The turning point for me was when a little boy with severe learning difficulties said to me 'Miss, can I do the relax?' So he stood at the front of the class, and led his friends through some stretches and breathing exercises. He has a massive lisp, we could barely understand what he was saying, but it was one of the most beautiful things I have ever seen. This child was constantly in fights, socially very awkward and yet there he was leading his class to a calmer place. Now the children take it turns to lead the 'relax' and it's wonderful. 

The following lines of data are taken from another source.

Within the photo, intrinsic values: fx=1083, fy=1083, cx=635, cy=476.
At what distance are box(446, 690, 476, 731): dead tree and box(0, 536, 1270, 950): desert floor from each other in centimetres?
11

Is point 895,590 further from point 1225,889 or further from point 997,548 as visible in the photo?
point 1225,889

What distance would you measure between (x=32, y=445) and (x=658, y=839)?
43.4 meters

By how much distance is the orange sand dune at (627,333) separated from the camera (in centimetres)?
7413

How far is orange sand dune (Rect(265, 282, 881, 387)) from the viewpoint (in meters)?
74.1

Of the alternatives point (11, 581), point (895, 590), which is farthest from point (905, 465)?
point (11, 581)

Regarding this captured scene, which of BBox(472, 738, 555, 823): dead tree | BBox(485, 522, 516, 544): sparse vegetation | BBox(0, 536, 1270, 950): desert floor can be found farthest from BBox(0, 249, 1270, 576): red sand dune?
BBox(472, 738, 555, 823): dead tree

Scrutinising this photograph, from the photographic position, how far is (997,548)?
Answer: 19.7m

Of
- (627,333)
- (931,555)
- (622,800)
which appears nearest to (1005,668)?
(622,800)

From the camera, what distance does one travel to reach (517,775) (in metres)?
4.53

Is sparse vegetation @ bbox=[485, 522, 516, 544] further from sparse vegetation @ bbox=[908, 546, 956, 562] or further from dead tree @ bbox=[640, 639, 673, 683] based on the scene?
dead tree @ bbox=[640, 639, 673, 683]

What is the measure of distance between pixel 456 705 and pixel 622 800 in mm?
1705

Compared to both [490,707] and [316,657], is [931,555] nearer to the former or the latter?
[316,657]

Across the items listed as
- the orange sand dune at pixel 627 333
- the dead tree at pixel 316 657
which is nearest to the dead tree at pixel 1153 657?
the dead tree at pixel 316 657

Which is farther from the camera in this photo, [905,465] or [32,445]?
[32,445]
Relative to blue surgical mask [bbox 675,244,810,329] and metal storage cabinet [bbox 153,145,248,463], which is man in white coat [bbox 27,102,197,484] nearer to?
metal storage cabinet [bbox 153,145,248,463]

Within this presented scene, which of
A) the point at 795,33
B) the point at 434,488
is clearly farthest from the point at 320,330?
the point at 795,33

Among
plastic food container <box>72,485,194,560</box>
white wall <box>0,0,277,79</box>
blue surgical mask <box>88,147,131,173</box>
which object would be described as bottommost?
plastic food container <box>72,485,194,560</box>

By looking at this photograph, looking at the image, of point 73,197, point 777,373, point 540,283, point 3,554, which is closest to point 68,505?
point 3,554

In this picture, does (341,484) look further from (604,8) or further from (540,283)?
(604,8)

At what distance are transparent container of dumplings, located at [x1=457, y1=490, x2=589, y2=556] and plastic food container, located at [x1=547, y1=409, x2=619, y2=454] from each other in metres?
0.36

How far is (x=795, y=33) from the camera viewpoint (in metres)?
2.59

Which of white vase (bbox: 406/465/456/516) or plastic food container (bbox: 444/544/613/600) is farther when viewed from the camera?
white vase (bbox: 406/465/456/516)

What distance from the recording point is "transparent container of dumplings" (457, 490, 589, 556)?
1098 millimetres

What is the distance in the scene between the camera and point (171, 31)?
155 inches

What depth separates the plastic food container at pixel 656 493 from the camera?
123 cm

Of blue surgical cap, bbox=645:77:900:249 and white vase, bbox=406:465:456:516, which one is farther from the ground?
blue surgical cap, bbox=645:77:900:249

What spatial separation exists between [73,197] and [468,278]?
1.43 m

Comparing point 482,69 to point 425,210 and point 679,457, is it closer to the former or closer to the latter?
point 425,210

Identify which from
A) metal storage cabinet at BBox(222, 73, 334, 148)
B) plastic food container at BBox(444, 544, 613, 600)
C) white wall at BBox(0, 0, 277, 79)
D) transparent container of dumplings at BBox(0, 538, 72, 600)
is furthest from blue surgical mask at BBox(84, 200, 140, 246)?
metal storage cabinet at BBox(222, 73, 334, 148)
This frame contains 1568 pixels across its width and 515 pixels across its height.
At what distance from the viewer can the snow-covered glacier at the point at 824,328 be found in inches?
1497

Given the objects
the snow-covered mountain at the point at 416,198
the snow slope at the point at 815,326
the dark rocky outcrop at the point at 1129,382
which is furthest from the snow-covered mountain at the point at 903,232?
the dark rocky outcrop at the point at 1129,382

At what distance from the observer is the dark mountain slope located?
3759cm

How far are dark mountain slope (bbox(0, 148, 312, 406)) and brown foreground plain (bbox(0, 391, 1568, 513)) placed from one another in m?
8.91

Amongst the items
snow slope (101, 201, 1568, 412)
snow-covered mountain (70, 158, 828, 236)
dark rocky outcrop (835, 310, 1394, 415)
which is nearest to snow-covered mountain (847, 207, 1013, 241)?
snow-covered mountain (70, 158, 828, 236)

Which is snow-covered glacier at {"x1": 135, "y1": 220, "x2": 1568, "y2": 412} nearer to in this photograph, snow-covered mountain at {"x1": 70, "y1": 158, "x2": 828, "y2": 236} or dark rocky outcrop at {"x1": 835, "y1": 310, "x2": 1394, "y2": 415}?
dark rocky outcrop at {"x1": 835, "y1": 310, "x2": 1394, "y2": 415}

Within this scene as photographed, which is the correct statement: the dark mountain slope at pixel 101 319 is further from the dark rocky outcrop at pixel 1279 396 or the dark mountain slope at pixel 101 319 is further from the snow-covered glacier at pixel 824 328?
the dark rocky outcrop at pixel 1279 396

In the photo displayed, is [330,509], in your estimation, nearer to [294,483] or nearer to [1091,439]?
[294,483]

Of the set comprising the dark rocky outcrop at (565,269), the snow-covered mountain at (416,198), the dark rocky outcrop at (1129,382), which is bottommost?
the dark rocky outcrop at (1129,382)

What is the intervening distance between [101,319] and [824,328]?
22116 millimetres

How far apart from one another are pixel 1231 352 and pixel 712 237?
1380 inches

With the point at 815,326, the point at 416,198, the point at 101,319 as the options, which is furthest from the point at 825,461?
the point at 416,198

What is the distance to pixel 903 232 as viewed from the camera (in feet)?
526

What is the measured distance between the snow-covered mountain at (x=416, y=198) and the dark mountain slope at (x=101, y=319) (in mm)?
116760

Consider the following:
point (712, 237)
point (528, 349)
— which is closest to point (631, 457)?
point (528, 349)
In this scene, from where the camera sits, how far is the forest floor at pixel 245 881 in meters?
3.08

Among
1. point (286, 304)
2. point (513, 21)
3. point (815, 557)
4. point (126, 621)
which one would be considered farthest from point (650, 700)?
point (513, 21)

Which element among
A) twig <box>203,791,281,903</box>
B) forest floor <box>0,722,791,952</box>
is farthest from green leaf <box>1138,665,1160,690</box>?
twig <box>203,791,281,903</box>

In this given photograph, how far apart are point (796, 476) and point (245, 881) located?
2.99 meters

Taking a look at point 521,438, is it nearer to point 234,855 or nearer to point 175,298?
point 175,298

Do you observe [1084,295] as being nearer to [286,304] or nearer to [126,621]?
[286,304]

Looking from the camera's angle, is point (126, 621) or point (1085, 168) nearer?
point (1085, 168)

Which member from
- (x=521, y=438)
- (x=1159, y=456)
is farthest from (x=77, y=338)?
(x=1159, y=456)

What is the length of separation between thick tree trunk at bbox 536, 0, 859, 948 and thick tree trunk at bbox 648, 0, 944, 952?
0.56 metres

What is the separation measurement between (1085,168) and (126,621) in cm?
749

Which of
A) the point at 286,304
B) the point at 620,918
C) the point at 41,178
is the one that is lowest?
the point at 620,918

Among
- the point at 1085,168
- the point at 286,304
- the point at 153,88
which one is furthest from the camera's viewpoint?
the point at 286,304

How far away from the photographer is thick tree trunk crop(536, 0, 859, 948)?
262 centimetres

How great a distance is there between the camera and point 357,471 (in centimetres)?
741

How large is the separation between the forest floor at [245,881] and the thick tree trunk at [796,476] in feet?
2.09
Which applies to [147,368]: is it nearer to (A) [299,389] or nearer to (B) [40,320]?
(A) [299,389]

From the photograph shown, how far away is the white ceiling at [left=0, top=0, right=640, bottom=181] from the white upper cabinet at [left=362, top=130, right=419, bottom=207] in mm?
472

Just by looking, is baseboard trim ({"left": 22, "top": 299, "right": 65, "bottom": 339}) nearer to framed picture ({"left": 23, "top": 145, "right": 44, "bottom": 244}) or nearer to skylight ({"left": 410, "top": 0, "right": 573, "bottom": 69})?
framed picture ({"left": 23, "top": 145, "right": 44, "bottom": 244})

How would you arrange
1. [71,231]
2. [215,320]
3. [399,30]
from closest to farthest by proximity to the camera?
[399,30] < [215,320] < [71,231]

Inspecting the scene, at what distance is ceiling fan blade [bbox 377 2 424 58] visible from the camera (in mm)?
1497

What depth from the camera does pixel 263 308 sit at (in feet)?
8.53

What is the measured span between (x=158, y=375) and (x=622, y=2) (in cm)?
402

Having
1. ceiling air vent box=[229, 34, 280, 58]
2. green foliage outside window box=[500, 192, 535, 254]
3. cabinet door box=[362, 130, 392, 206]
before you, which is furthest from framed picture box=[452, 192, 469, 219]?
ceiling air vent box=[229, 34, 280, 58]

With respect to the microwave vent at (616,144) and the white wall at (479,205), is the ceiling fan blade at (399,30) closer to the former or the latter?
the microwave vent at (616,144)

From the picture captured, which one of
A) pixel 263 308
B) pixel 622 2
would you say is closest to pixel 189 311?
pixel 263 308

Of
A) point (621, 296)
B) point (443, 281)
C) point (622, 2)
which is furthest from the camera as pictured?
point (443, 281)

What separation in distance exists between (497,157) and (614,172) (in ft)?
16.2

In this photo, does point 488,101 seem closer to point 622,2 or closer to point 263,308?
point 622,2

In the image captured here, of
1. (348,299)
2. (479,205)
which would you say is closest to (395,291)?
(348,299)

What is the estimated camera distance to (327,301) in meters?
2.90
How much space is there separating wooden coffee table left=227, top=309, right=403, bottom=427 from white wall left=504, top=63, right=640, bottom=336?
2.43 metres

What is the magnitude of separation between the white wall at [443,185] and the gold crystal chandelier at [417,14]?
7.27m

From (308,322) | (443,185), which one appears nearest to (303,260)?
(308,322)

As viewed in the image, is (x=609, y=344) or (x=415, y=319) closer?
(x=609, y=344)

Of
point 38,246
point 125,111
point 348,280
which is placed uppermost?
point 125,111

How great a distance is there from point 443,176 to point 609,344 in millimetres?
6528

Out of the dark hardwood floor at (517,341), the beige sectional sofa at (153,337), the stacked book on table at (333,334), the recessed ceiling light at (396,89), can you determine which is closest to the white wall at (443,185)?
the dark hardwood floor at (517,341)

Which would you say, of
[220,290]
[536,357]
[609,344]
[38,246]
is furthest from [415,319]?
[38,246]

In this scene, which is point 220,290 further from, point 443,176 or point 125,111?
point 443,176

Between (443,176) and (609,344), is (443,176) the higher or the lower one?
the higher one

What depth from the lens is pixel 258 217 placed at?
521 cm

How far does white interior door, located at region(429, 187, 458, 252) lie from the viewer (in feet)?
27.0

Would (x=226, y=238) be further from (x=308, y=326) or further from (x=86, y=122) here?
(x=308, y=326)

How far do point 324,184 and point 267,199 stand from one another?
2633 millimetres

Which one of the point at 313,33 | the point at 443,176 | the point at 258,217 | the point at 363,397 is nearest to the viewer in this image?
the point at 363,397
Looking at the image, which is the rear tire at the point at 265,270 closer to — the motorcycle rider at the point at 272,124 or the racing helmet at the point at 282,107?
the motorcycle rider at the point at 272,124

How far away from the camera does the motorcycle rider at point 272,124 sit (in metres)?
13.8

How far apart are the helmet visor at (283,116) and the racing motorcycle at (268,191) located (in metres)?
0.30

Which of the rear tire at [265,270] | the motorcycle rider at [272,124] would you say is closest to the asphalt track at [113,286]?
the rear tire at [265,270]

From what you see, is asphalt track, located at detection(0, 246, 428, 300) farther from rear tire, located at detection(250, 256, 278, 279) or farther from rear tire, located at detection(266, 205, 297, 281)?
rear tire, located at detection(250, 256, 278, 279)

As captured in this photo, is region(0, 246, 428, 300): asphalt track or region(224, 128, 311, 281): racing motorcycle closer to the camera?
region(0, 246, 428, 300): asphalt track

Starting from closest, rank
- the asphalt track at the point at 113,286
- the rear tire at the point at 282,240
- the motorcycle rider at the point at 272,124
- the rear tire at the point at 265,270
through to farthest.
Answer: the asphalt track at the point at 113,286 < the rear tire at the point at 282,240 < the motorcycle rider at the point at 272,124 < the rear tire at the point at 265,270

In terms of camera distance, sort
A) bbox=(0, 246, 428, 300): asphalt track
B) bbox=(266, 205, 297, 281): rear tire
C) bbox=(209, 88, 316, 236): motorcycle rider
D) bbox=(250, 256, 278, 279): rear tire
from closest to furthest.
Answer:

Of course we are a SATS year group so the pressure is on, but these children all recognise now how to get into a good place. There are some children who are never going to get the grade but, they will hopefully go through school and beyond knowing how to look after themselves a little better. We now have a full hour on a Tuesday of full mindfulness and meditation sessions. Stretching, affirmations, massage, the lot. They absolutely love it. Behaviour in that class has improved beyond all my expectations, their results and progress are getting better by the week. They are living proof that mindfulness has a positive impact in every area of a child's life. One little girl who has an extremely hard life at home wrote me a letter to me that said,

"Dear Miss,

Thank for teaching me to breathe and go somewhere different in my head. When people are shouting I close my eyes and turn into Peter Pan and then I take over the world."


Winner. 

When I arrived at the school I said I would stay until the wind changes. (Mary Poppins.) I have sung "If you want to be somebody, if you want to go somewhere, you better wake up and pay attention" (Sister Mary Clarence/Whoopi) Next I am aiming for some Maria of off Sound of Music action. I WILL LIVE THE DREAM.

I am confident when I leave I will have hopefully made a difference to those children, so i'm happy with that.